**Exercise:** In the entries below, begin at the line that has "Meensesteenweg, Roeselare" and stop after the line that has "Air Battle - Sky Fighters 3D"; output those lines exactly, leaving out pictures.

**Data records:**
|---|
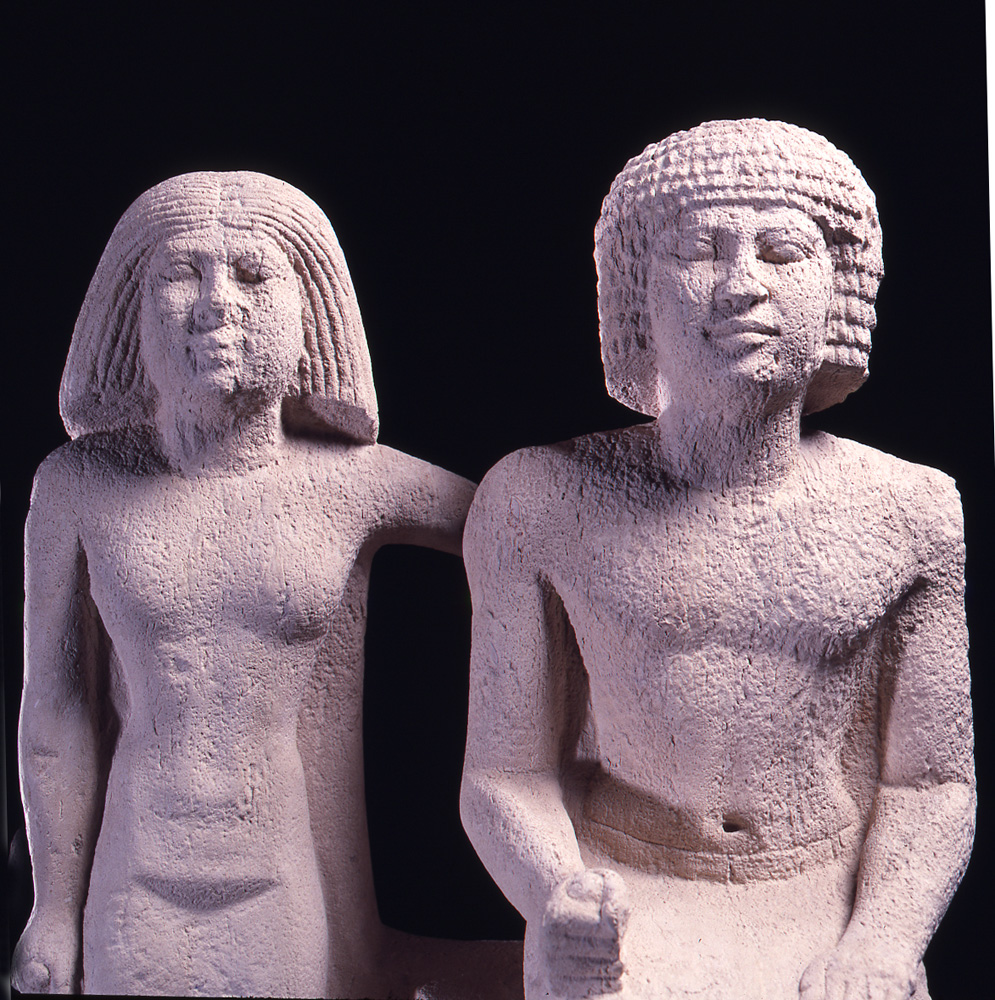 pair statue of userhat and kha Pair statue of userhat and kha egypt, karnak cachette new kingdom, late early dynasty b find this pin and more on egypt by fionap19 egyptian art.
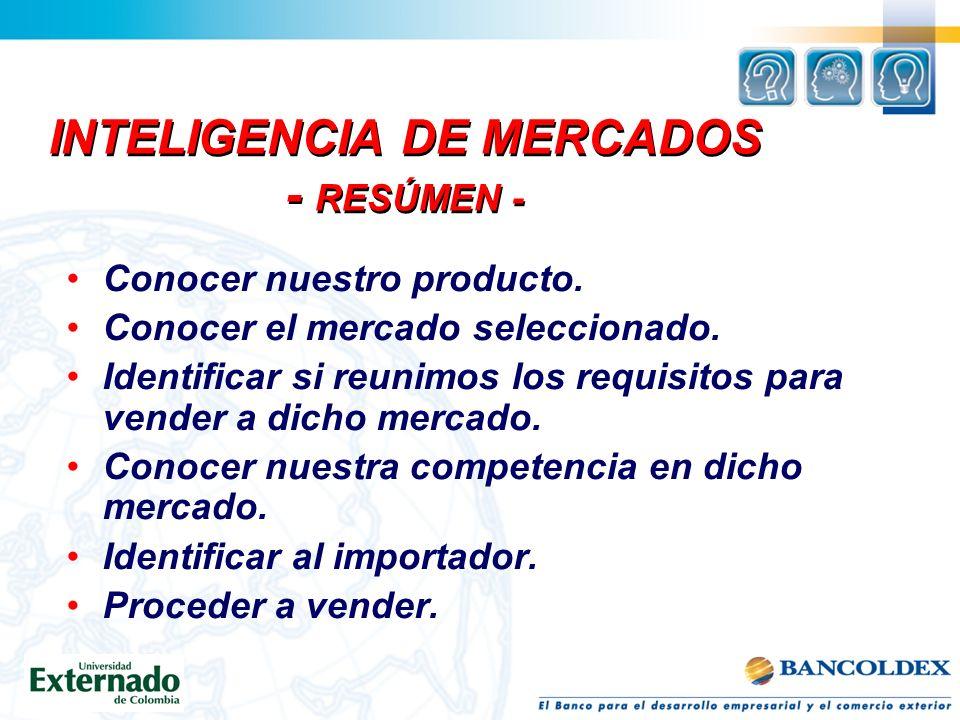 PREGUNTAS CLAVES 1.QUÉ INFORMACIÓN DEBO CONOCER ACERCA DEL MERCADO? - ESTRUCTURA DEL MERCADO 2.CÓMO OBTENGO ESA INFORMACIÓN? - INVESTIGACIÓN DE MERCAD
|---|
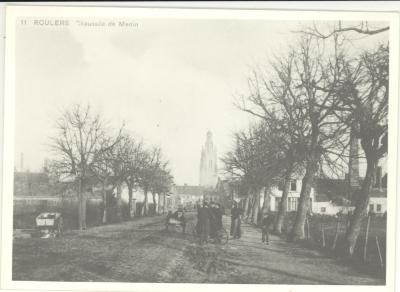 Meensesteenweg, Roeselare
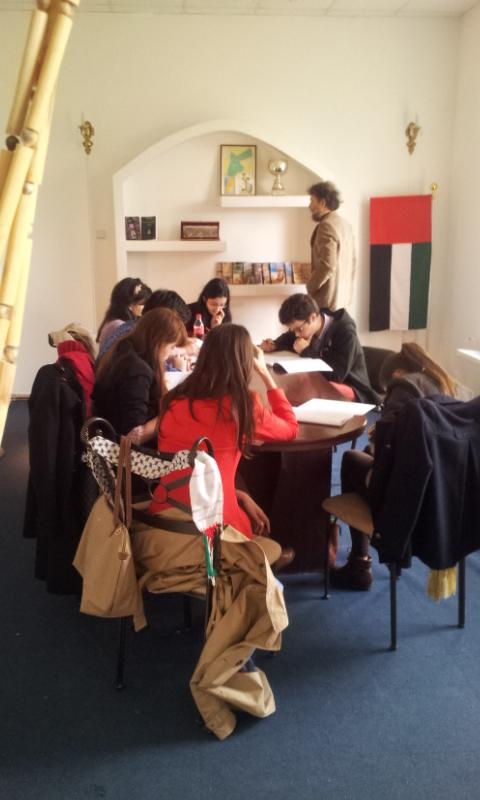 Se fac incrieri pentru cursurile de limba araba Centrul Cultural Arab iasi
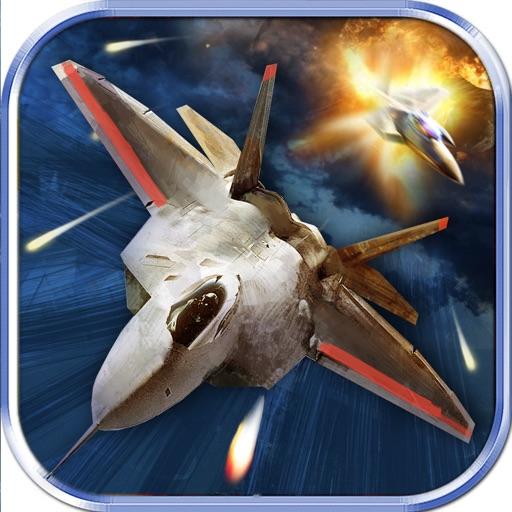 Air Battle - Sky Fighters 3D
|---|
**Answer to the problem:**
 Meensesteenweg, Roeselare
 Se fac incrieri pentru cursurile de limba araba Centrul Cultural Arab iasi
 Air Battle - Sky Fighters 3D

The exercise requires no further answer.